Another study found that the death rate from opiate overdoses among VA patients is nearly double the national average. In states where patients can legally access medical marijuana for painful conditions, often as a less addictive alternative, the hands of VA physicians should not be tied.
“Veterans For Medical Cannabis Access applauds Congressman Blumenauer for standing up for the doctor-patient relationship by re-introducing the Veteran's Equal Access Amendment.,” said the organization’s executive director, Michael Krawitz. “In every state of our union, disabled United States military Veterans stand to gain from this legislation because every veteran deserves the best medical care.
"This requires an open discussion of all treatments available," Krawitz said. "We trust our doctors to prescribe morphine; we should also trust them to appropriately recommend cannabis.”
“The status quo has numerous harmful effects,” Blumenauer said. “It forces veterans into the black market to self-medicate. It prevents doctors from giving their best and honest advice and recommendations. And it pushes both doctors and their patients toward drugs that are potentially more harmful and more addictive.
"It’s insane and it has to stop,” Blumenauer said.
"The Veterans Equal Access Act introduced by Representative Blumenauer and colleagues will allow my doctor to have an honest conversation about the health effects of marijuana,” said Scott Murphy, president of Veterans for Safe Access and Compassionate Care. “If marijuana is the correct option, I value his opinion.

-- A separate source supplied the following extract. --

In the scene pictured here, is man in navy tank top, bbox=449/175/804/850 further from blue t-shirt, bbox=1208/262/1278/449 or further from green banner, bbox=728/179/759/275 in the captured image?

If marijuana is not the correct option, I still value his opinion.
"I simply believe my fellow veterans should enjoy the same freedoms and rights as our family and friends," Murphy said. "The willingness to die for America should not be rewarded with less freedom and worse healthcare options.
"This unequal protection for our nations heroes is a stain on American values," Murphy said. "This bill is a great first step to closing the federal policy gap between civilian healthcare and veteran healthcare options."
“The Veterans Equal Access Act first and foremost respects our veterans' first amendment rights to free speech with their doctors,” said disabled U.S. Navy Veteran T.J. Thompson. “When we allow for an open line of communication between patients and doctors, we are able to improve quality of life as well as symptoms.
"With suicide and prescription drug abuse plaguing our veteran population, it is about time that a Member Congress has decided to stand up for those of us who stood up to protect their rights," Thompson said. "We should allow access to a natural herbal remedy that can help -- as opposed to too many prescription drugs that can cause harm.
"I long for a day when I am provided that same freedom of choice at the federal level," Thompson said. "I volunteered my life to protect this country, yet due to federal prohibition and interference, my treatment options as a disabled veteran are limited.”
The bill is cosponsored by Dana Rohrabacher (R-CA), Walter Jones (R-NC), Justin Amash (R-MI), Tom Reed (R-NY), Richard Hanna (R-NY), Sam Farr (D-CA), Jared Polis (D-CO) and Dina Titus (D-NV).